▶ [Brief]:
Render the records below as a Markdown table with the columns Row and Line, where Row holds a row number. Begin at the line that has "How far from the camera position", stop after the last line of the records, and leave out blank lines.

▶ [Some records]:
* Begin *
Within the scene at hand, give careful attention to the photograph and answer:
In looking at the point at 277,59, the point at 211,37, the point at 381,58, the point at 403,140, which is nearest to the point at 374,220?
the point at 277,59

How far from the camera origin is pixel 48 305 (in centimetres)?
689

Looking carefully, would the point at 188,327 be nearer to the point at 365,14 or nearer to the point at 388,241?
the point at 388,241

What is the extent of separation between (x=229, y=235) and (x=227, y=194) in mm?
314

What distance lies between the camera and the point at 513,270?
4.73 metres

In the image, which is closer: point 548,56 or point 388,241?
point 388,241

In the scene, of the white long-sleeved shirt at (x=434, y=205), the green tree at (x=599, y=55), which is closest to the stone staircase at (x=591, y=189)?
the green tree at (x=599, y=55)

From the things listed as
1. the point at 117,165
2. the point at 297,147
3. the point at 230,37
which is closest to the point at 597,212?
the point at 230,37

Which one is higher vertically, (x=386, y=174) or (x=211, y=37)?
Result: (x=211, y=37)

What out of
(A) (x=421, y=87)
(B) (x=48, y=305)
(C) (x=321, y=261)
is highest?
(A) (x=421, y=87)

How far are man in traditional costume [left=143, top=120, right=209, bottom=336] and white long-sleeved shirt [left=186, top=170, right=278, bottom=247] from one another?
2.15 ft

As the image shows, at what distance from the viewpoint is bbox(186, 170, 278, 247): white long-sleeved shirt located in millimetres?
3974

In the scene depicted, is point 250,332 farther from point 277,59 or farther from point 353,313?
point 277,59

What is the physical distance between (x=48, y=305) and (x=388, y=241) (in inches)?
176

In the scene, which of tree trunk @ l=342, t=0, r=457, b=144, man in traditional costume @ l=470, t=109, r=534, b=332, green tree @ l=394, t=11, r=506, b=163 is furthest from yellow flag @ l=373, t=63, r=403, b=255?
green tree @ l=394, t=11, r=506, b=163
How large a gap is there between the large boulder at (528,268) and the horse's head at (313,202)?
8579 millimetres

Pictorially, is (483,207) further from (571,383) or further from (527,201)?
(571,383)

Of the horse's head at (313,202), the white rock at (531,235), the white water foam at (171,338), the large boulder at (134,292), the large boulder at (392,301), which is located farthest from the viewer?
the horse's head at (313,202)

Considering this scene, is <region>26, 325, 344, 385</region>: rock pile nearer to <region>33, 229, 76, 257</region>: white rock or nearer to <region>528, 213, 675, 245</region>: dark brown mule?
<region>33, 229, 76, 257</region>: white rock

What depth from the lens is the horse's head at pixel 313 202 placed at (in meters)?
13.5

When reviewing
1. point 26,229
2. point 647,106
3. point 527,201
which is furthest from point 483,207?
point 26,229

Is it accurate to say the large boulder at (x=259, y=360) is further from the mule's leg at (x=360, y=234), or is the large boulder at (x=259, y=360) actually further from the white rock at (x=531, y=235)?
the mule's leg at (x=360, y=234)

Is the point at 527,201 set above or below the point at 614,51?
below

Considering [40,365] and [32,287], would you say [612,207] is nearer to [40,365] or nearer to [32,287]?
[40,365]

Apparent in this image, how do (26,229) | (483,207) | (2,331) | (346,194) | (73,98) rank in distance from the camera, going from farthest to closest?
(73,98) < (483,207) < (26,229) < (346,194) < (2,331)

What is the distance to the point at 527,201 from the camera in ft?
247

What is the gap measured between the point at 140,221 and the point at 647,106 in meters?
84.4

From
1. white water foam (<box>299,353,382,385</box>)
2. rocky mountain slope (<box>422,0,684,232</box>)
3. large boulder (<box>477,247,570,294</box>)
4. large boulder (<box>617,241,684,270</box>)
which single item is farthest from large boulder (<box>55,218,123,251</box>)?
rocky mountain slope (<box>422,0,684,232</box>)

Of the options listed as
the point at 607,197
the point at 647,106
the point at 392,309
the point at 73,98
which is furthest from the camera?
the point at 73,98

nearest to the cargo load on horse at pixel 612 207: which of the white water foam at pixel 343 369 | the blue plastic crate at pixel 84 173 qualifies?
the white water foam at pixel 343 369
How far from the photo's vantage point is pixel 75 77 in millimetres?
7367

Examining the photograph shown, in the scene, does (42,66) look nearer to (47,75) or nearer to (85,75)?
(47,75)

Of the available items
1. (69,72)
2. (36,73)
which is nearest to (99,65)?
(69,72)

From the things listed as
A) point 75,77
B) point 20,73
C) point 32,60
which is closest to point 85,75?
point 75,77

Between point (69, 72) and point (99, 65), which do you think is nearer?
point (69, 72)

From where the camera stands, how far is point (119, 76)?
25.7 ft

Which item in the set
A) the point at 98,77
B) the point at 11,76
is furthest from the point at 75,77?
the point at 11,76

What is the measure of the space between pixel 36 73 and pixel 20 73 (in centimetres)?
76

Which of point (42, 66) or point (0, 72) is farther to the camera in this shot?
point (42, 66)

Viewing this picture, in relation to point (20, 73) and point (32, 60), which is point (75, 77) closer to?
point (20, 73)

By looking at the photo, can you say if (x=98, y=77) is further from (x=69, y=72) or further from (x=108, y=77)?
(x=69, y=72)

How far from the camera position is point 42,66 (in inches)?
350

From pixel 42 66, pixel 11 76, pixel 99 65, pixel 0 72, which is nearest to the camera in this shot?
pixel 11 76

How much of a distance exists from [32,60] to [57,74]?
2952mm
* End *
▶ [Reply]:
| Row | Line |
|---|---|
| 1 | How far from the camera position is point 42,66 (in inches)? |
| 2 | 350 |
| 3 | From pixel 42 66, pixel 11 76, pixel 99 65, pixel 0 72, which is nearest to the camera in this shot? |
| 4 | pixel 11 76 |
| 5 | How much of a distance exists from [32,60] to [57,74]? |
| 6 | 2952mm |